> **GIVEN REQUEST**:
Please copy out the rows word for word, starting at the line that contains "Within the photograph" and continuing through the end of the rows. Leave the pictures out of your answer.

───── PROVIDED RECORDS

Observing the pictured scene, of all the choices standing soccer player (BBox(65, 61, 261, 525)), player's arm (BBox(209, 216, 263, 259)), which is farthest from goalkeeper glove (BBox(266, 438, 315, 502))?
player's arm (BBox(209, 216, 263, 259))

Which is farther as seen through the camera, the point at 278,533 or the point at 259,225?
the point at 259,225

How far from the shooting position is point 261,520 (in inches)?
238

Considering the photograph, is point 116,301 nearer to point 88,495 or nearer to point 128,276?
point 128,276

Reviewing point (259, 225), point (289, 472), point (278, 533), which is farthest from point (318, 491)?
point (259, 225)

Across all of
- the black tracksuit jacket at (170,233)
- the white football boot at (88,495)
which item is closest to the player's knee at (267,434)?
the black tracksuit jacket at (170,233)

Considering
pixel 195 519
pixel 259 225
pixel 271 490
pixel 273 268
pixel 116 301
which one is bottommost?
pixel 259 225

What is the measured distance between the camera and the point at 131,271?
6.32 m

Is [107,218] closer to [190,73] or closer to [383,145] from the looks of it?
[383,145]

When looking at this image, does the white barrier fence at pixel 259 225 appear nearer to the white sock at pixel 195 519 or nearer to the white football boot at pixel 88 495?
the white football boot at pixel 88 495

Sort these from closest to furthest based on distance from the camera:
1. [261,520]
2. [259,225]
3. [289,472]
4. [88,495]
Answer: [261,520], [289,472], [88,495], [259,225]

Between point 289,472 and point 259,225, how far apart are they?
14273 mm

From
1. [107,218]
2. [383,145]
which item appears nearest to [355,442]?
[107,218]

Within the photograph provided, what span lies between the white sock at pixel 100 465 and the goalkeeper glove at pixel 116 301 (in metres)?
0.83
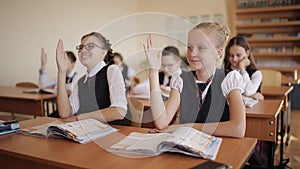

──────────

> **TASK RESULT**:
Within the photograph provided, what span lies between the white sock at pixel 100 465 and the goalkeeper glove at pixel 116 301 (in metres)?
0.83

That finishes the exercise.